A much easier example is, suppose you want to sum the numbers 1+2+3+…+100. Adding each new number individually to the prior result would be considerable work. The trick, based on an easily observable pattern, gives 100(100+1)/2 as the answer, without having to perform 100 additions. Much of math is not about computation but about finding tricks/shortcuts to solve problems that may otherwise seem impossible.

Anyway, Taleb rails against academia and peer review, [3] yet has tried, and not surprisingly, failed to get his PDFs published in reputable journals [4]. I guess actual mathematicians and statisticians are not as impressed by Taleb’s PDFs as the remaining Twitter users he has not yet blocked, are. I have seen undergrad papers in math or physics with more mathematical competence than the stuff Taleb publishes. As discussed here , Taleb’s originality and depth of work doesn’t even rise to graduate level. I think peer review is far from perfect , but Taleb’s biggest problem is the quality of his work is just generally poor, with cannot be fixed by improving the peer review process. In one recent paper he argues that Bitcoin is worthless based on some math hand-waiving. It’s total nonsense, and for someone who claims to reject the Neoclassical framework of economics, this paper is the epitome of it in its assumptions.

[3]

Much, if not all, of Taleb’s insights however are reformulations of existing concepts, some of which are centuries old. Taleb’s ‘black swan’ concept is a reformulation of Hume’s skepticism of induction; Taleb’s turkey parable is literally a facsimile of Bertrand’s Russel’s turkey paradox, as well as Milton Friedman’s ‘Peso problem’. There is nothing inherently wrong with repackaging old ideas if the ideas are worthwhile, to help disseminate them to a new audience, and it’s not like everyone has the time or patience to seek out the source material.
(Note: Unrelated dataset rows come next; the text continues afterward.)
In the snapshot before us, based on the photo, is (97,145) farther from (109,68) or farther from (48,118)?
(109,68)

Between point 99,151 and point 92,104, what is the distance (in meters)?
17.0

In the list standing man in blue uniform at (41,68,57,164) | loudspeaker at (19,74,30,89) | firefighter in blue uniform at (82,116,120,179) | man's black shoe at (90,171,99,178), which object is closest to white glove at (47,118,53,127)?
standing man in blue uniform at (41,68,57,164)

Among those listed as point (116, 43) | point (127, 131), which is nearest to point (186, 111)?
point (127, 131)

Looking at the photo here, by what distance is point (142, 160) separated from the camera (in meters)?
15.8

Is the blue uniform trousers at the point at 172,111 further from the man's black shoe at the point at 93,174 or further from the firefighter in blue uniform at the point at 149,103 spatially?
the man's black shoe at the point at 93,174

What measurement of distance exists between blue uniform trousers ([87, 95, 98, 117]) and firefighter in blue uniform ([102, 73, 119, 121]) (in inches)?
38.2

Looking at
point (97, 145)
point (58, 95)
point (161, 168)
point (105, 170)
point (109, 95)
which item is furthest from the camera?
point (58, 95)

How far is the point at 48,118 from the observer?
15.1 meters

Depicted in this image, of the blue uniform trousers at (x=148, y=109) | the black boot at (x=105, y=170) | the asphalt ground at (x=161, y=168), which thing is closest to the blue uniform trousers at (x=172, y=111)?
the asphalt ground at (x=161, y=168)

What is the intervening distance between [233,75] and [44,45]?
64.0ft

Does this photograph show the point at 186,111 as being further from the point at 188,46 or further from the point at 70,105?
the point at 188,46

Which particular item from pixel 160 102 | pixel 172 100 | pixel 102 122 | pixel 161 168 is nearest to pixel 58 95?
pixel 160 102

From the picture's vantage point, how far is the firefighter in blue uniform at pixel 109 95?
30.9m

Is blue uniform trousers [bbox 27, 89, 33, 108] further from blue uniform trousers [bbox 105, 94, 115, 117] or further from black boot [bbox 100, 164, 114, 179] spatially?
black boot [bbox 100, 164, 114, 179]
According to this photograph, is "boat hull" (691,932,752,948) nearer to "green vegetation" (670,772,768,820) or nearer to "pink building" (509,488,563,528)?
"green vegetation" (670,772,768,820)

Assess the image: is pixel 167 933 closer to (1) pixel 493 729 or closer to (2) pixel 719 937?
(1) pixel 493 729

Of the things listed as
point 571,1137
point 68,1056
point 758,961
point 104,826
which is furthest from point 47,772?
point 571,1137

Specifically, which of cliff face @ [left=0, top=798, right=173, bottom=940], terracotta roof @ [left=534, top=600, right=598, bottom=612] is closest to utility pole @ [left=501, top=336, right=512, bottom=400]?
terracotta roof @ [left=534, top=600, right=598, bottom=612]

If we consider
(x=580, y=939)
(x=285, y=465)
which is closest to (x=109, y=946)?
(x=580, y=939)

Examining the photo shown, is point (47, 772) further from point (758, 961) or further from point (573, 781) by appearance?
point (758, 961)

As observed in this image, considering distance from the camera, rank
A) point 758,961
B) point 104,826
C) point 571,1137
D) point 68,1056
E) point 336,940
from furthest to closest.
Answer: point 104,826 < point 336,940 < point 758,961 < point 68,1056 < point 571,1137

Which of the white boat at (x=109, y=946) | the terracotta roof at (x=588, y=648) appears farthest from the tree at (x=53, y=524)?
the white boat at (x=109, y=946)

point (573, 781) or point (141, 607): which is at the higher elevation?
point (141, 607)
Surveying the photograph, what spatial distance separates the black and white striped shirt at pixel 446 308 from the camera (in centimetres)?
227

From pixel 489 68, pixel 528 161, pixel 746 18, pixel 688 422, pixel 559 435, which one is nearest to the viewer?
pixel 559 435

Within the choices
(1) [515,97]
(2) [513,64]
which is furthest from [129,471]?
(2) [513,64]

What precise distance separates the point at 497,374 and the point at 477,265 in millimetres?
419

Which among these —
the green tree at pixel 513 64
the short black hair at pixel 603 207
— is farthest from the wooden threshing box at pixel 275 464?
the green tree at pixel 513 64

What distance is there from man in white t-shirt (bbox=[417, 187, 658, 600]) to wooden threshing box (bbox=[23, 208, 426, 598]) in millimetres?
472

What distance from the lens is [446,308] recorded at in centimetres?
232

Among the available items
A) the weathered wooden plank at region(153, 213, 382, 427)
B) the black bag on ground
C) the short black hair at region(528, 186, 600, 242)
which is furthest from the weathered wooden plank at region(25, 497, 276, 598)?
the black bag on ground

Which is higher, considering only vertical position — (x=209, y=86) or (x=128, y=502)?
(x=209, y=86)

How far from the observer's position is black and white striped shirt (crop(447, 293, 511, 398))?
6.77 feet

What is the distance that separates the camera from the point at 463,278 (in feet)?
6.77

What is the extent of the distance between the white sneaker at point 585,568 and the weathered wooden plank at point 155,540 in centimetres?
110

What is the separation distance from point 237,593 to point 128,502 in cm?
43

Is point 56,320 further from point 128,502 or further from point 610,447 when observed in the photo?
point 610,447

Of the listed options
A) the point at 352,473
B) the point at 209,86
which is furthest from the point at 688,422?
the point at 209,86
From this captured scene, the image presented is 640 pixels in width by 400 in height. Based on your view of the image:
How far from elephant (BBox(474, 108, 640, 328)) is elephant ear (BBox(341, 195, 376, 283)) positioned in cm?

Original ideas are hard to come by, and even the most celebrated of intellectuals are only known for a handful of key insights that can be distilled to a few buzzwords: Foucault ‘truth as power’; Einstein ‘relativity’; Habermas ‘the public square’; Kant ‘phenomena and noumena’, ‘priori, and posteriori’, and so on. But Taleb has built a lucrative career as a public intellectual by effectively passing off such ideas as his own and hoping that no one notices.

[4]

It says it was accepted in “International Journal of Forecasting” which is not as impressive as it sounds, coming in at #3000 in joural rankings and has an impact factor of 3.6, which is really poor.